• **Page text**:

▽

We defer the cost of revenue associated with customer shipments not yet recognized as revenue until they are delivered. These deferred costs are included in our reported DSO because we believe it presents a more accurate presentation of our DSO and cash conversion cycle. These deferred costs are recorded in other current assets in our Condensed Consolidated Statements of Financial Position and totaled $409 million, $556 million, and $484 million at May 1, 2009, January 30, 2009, and May 2, 2008, respectively.
Investing Activities — Cash provided by investing activities for the three months ended May 1, 2009, was $131 million, compared to $30 million cash used by investing activities during the same period last year. Cash generated or used in investing activities principally consists of the net of sales and maturities and purchases of investments; net capital expenditures for property, plant, and equipment; and cash used to fund strategic acquisitions, which was approximately $3 million during the first quarter of Fiscal 2010 compared to $170 million during the first quarter of Fiscal 2009. In light of continued capital market and interest rate volatility, we further increased liquidity and maintained the overall interest rate profile of the investment portfolio to shorter duration securities. In the first quarter of Fiscal 2010 as compared to the first quarter of Fiscal 2009, higher cash flow from operating activities combined with shorter duration securities resulted in an increase in the volume of investment transactions.

△

• **Material**:
▽

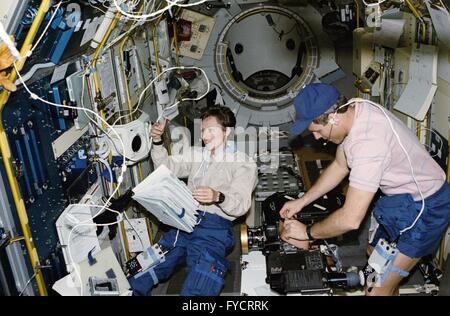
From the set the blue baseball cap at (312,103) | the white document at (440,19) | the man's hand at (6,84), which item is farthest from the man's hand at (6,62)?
the white document at (440,19)

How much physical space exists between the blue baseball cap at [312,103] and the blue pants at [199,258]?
978mm

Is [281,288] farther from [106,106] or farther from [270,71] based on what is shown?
[270,71]

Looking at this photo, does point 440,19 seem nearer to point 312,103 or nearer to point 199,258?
point 312,103

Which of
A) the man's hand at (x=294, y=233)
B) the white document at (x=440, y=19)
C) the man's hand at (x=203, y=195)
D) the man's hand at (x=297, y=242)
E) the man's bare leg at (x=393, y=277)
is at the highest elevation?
the white document at (x=440, y=19)

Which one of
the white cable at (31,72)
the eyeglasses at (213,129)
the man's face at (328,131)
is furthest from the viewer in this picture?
the eyeglasses at (213,129)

△

• **Set of tasks**:
1. Edit the financial passage by restating everything from "We defer the" down to "2, 2008, respectively.", with "deferred costs" replaced by "postponed costs".
2. According to the financial passage, how much cash was used to fund strategic acquisitions during the first quarter of Fiscal 2010?
The rows are separate material and have no connection to the financial passage.

• **Results in order**:
1.
We defer the cost of revenue associated with customer shipments not yet recognized as revenue until they are delivered. These postponed costs are included in our reported DSO because we believe it presents a more accurate presentation of our DSO and cash conversion cycle. These postponed costs are recorded in other current assets in our Condensed Consolidated Statements of Financial Position and totaled $409 million, $556 million, and $484 million at May 1, 2009, January 30, 2009, and May 2, 2008, respectively.

2. Approximately $3 million.